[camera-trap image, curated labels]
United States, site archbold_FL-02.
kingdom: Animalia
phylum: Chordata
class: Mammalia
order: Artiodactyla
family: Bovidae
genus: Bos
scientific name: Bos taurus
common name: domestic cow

== == ==

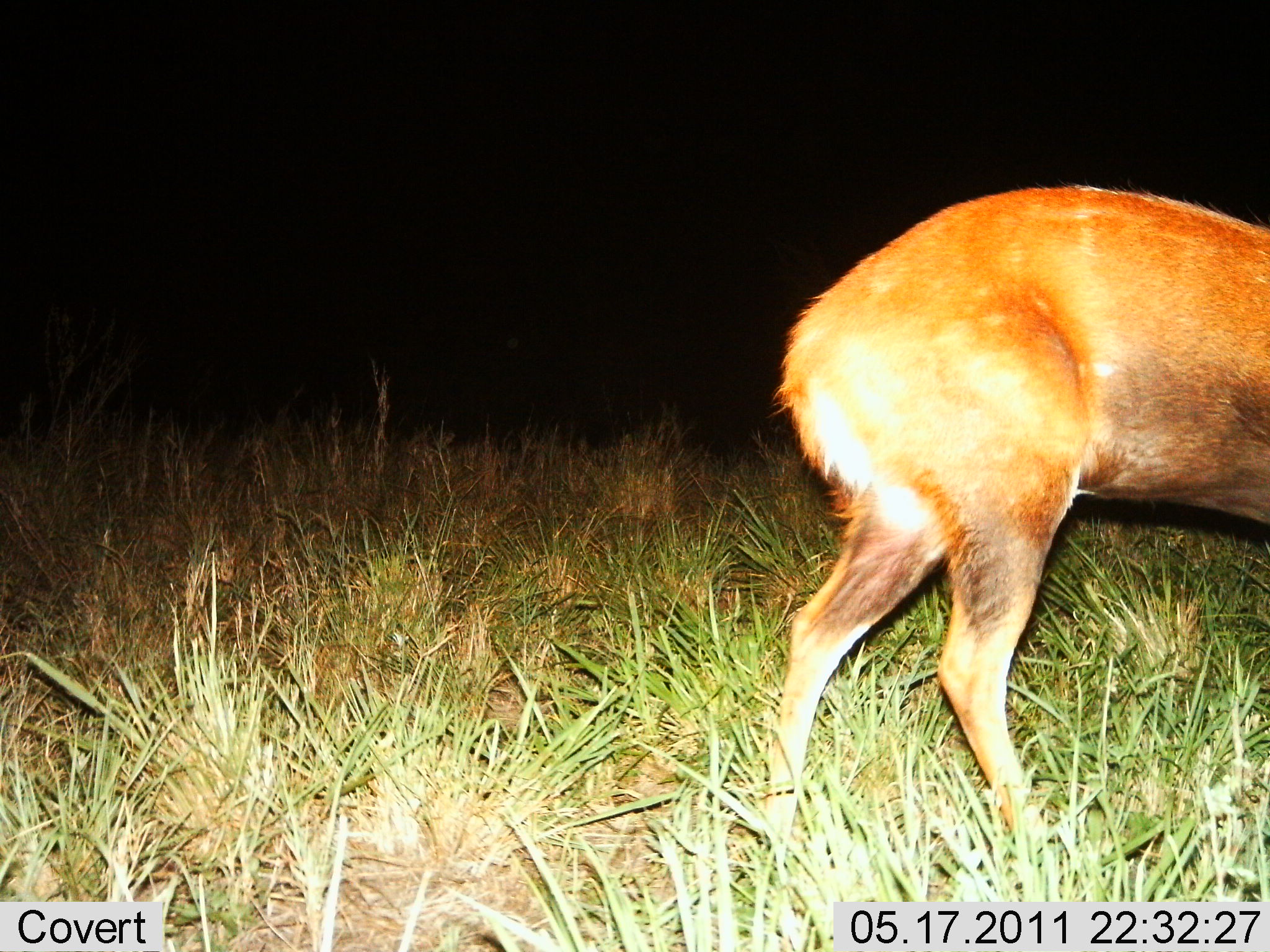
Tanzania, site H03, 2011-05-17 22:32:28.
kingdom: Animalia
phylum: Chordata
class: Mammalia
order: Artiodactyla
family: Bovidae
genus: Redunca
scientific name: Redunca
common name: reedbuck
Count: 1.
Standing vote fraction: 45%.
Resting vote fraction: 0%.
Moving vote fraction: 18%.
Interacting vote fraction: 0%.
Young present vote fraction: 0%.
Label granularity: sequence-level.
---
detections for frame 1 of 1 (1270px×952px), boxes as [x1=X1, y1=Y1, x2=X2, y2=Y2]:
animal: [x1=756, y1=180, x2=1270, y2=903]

== == ==

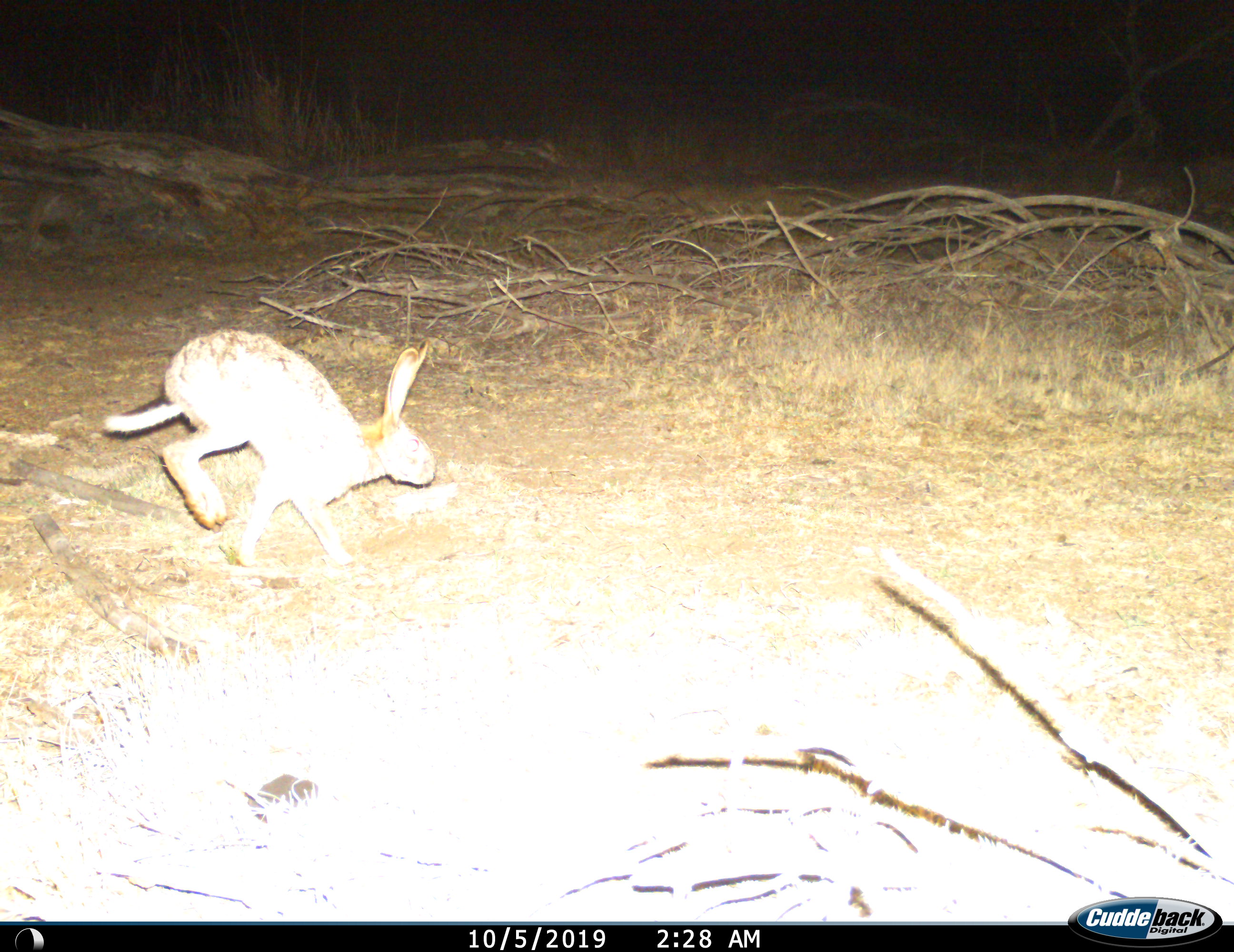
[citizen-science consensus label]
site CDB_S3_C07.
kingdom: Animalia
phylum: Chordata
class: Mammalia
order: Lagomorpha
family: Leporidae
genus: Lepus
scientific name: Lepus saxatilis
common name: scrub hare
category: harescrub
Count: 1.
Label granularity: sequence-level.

== == ==

Begin with the line above that has "[camera-trap image, curated labels]" and continue through the line that has "common name: domestic cow", setting each one down exactly. Stop there.

[camera-trap image, curated labels]
United States, site archbold_FL-02.
kingdom: Animalia
phylum: Chordata
class: Mammalia
order: Artiodactyla
family: Bovidae
genus: Bos
scientific name: Bos taurus
common name: domestic cow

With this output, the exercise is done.